This particular cruise was exciting because we tried this special seafloor drill rig for the first time. It’s huge. It’s almost 10 tons. It needs seven 20-foot containers of equipment to be shipped. There are only two of them available on the planet right now. They were developed and built in Bremen, Germany, at the Center for Marine Environmental Sciences (MARUM).
For this drill rig, you need special conditions. It sits on the seafloor and it’s connected with a long cable, in this case about 1,000 meters, for power supply and a glass fiber cable that ensures the communication. We have [eight] HD cameras that are observing each step. We the scientists are standing behind the technicians, because they are the specialists, in the communication container with all the screens that show you what’s going on.
Daniel Gross
It must look like a cockpit of an airplane.
Johann Klages
Yeah, or like in Houston when rockets go up. It’s very exciting. We know, when we drill, that no one has seen this material before.
It’s also extremely exciting because sea ice drifting toward the ship would be the end of the cable. Canceling the drill takes five to six hours. Therefore, we have a joint collaboration with the German aerospace center, and every day we get high-resolution imagery of the particular location where we drill. Then we have two helicopters on board. We fly around the ship to make sure there is no sea ice.
You need around 30 to 50 hours of operation time on one particular location. So for this time window, you have to make sure that everything runs relatively smoothly.
We had to drill through 25 meters [82 feet] of sandstone, which is always the worst to drill, especially when there’s water involved, because it crumbles and falls apart. It’s really annoying. The drilling crew wanted to cancel the drill because of the sandstone and because ice was coming. We had to decide. I think the ice was eight or nine hours away.
Daniel Gross
Can you tell me a little bit about the 2017 voyage itself?
Johann Klages
All Antarctic expeditions I’ve been a part of are extremely exciting because everywhere you go, usually, it’s for the first time. It’s like this white spot on the map. Every time we go there we discover new things.
Polarstern is one of the largest research icebreakers in the world — it can break through thick ice. That makes it possible to reach locations that are usually not reachable for other ships. In the Northern Hemisphere summer, it’s usually in the Arctic, and in the Southern Hemisphere summer, it’s usually in the Antarctic.
Daniel Gross
Why did you drill there?
Johann Klages
Because during past expeditions, with geophysical methods looking deep into the seafloor, we saw that the geological strata were kind of tilted.
Daniel Gross
And that signals just how old it is.
Johann Klages
Exactly. If you have tilted strata, some kind of bigger tectonic process brought it up. Then the ice eroded into it, so that these strata are so close to the surface — just a few meters below the surface.
Daniel Gross
Is the drill sort of like a straw, in that it holds the sediment in place as it drills down?
Johann Klages
Yeah, you have an inner and outer barrel. At the bottom, you have a diamond drill head.
The seafloor drill rig has two magazines in it — one with empty barrels and one with filled barrels. You pull out the inner barrel every 3.5 meters. We then go and get the material from the technicians. That was the first moment we realized we have something very special because it had a color that we never saw before in Antarctica. Very dark brown, and very fine-grained.

- - - -

_Tasks to carry out_:
1/ Translate this sentence from the seafloor drilling interview into German: "We fly around the ship to make sure there is no sea ice."
2/ Reproduce a passage from the seafloor drilling interview. Begin at the words "Polarstern is one" and stop after "it drills down?".

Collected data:
- - - -

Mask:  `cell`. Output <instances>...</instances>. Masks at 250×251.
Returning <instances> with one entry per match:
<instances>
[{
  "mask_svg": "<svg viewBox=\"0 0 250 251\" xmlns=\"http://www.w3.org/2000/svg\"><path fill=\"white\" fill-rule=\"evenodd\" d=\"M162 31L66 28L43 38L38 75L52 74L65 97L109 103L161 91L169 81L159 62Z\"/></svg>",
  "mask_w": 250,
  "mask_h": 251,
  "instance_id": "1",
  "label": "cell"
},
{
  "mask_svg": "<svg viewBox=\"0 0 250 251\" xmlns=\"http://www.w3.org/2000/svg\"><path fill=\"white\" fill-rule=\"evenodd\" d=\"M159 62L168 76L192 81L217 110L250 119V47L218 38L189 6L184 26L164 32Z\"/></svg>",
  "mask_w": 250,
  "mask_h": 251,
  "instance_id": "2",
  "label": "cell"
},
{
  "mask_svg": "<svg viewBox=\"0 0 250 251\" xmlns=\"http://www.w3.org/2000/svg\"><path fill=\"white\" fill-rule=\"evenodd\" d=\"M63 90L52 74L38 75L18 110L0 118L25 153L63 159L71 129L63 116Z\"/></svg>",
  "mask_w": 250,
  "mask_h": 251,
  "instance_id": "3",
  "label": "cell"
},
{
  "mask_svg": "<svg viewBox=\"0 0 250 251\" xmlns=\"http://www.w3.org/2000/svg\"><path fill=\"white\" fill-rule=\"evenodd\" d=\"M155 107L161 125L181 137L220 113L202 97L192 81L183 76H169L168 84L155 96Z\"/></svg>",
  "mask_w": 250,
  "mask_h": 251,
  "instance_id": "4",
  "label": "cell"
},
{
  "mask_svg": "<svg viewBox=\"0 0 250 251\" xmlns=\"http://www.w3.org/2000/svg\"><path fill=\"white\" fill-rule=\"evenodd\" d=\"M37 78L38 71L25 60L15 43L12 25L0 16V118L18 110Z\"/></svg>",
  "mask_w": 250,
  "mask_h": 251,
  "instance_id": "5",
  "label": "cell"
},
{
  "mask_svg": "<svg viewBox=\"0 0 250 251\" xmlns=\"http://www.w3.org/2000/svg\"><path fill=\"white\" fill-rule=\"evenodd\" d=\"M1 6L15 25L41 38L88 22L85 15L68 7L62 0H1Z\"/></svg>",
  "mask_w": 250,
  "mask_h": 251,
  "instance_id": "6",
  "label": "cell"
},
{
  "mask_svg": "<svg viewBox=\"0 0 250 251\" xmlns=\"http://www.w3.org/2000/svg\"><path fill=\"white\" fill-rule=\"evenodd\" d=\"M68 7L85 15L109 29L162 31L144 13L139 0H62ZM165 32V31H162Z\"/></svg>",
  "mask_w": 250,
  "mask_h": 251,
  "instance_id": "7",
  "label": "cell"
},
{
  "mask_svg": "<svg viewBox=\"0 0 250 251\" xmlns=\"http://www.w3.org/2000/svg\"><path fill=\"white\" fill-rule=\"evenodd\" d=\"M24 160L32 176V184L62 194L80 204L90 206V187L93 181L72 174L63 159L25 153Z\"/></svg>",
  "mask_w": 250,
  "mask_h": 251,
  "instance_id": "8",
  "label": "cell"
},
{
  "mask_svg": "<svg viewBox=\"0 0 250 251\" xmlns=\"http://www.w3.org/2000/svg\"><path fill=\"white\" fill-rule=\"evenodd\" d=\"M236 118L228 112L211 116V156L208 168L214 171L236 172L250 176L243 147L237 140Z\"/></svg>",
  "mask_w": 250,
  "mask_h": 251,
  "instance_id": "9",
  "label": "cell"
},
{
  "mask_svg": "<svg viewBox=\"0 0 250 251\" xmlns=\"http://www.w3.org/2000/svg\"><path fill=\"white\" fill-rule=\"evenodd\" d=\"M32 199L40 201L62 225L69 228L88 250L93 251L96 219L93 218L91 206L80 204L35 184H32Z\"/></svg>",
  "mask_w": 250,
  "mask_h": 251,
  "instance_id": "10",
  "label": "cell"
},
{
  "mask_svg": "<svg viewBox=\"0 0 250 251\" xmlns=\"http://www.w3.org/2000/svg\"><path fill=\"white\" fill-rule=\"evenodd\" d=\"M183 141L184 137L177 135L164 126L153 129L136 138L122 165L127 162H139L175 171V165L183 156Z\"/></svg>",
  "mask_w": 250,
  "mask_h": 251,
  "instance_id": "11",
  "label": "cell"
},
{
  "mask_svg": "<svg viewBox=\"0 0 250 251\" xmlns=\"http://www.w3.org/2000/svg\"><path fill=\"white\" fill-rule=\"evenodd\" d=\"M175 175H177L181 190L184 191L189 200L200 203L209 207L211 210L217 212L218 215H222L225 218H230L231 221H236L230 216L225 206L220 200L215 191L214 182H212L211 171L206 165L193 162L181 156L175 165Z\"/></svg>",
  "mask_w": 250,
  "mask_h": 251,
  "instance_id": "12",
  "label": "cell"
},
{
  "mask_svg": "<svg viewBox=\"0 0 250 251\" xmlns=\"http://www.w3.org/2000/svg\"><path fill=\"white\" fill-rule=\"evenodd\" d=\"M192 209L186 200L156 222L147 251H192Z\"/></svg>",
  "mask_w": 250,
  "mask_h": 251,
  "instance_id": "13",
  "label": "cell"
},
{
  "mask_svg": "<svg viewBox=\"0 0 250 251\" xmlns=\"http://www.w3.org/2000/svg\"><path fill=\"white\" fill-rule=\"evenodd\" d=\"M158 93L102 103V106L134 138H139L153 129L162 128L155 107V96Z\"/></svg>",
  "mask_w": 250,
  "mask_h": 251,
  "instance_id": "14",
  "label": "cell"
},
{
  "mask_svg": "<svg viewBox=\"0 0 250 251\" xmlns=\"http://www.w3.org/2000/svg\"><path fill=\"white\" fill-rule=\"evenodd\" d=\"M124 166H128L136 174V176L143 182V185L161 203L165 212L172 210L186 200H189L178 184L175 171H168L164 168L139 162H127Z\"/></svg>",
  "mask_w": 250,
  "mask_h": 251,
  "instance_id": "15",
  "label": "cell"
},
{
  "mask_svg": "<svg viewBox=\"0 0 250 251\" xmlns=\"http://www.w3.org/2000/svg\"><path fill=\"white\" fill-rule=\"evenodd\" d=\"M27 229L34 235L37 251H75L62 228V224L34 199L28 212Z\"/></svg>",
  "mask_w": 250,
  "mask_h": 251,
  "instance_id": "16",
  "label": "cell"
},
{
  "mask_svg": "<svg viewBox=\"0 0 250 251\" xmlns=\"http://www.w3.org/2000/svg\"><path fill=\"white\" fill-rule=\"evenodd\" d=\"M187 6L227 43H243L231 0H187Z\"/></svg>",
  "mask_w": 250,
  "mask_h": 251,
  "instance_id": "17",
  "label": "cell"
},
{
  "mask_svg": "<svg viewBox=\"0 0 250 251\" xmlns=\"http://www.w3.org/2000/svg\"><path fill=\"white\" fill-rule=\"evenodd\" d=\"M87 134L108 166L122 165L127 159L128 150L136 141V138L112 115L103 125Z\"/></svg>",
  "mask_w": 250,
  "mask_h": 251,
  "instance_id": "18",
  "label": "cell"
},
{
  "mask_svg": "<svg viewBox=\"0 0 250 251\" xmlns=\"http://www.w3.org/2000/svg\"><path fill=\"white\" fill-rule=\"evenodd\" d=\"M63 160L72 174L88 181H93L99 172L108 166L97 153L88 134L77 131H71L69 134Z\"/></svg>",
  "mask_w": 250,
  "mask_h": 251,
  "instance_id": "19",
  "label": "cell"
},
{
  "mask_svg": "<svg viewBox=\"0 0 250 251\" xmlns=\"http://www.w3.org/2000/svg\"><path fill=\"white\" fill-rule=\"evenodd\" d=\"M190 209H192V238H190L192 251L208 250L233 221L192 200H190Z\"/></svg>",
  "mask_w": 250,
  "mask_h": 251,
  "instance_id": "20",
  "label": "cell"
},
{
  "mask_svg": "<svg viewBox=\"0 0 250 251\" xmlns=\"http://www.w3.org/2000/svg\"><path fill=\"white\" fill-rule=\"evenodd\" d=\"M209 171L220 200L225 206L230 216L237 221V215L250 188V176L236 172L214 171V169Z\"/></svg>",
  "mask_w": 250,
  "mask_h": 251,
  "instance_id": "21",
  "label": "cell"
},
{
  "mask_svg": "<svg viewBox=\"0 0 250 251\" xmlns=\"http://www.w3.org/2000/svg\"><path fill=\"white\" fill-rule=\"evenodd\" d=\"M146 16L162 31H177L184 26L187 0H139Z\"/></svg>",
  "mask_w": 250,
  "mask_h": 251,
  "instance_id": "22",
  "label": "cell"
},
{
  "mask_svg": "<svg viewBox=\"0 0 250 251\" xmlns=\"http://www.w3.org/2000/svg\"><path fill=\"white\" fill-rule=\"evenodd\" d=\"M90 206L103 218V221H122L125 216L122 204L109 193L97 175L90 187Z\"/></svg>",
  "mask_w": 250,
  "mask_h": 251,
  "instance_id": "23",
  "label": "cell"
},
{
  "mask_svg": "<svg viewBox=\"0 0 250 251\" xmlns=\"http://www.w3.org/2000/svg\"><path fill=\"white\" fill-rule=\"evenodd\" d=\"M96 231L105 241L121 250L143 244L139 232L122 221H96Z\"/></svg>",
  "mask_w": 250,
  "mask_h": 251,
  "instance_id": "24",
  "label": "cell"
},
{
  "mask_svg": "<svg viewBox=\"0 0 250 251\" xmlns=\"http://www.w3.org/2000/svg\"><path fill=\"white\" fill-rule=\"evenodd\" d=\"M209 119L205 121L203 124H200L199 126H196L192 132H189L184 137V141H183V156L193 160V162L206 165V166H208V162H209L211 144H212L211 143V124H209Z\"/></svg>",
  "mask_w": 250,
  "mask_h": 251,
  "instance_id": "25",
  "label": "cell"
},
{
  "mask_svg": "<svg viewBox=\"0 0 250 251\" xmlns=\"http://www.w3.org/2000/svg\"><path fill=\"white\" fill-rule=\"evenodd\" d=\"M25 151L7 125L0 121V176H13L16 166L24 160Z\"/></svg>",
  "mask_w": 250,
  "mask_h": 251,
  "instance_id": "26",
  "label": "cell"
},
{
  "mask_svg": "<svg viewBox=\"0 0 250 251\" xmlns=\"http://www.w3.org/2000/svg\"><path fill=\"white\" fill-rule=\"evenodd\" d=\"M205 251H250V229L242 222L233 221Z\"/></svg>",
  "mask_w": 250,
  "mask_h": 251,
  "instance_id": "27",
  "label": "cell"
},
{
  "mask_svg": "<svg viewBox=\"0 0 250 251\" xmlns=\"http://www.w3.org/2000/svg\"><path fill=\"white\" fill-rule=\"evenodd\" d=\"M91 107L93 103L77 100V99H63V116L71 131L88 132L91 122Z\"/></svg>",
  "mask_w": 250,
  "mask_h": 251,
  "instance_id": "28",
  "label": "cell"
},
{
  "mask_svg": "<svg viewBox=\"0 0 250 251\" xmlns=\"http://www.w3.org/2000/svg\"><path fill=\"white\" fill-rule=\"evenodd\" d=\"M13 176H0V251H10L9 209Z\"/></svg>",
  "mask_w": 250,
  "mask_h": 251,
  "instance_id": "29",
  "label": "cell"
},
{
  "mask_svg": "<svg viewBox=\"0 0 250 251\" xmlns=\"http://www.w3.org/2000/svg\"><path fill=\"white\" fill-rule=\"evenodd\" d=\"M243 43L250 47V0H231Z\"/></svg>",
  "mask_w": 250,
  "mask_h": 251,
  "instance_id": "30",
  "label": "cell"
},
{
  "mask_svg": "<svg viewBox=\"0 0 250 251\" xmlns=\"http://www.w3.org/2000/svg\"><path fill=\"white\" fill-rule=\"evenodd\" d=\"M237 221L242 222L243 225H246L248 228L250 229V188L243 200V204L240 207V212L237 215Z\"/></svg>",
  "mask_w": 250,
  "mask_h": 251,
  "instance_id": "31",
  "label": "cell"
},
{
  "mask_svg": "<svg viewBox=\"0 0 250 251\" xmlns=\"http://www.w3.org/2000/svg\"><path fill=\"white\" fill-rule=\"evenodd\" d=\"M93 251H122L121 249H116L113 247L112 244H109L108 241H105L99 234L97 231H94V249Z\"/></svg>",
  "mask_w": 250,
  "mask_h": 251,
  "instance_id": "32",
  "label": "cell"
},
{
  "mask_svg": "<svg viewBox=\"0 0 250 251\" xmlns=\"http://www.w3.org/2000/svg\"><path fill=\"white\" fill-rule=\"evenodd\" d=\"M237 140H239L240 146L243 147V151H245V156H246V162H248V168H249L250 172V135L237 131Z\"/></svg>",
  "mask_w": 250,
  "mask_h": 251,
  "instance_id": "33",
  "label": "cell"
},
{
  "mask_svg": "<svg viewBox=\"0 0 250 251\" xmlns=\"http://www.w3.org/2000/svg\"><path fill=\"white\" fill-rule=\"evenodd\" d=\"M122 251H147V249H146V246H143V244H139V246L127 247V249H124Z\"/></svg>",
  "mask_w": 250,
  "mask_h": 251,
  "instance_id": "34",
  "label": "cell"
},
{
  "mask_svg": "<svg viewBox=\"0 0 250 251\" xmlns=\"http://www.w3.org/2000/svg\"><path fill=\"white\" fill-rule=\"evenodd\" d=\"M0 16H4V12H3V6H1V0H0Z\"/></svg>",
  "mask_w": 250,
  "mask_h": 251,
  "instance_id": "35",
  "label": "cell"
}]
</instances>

- - - -

_Answers for the tasks_:
1/ Wir fliegen um das Schiff herum, um sicherzustellen, dass es kein Meereis gibt.

2/
Polarstern is one of the largest research icebreakers in the world — it can break through thick ice. That makes it possible to reach locations that are usually not reachable for other ships. In the Northern Hemisphere summer, it’s usually in the Arctic, and in the Southern Hemisphere summer, it’s usually in the Antarctic.
Daniel Gross
Why did you drill there?
Johann Klages
Because during past expeditions, with geophysical methods looking deep into the seafloor, we saw that the geological strata were kind of tilted.
Daniel Gross
And that signals just how old it is.
Johann Klages
Exactly. If you have tilted strata, some kind of bigger tectonic process brought it up. Then the ice eroded into it, so that these strata are so close to the surface — just a few meters below the surface.
Daniel Gross
Is the drill sort of like a straw, in that it holds the sediment in place as it drills down?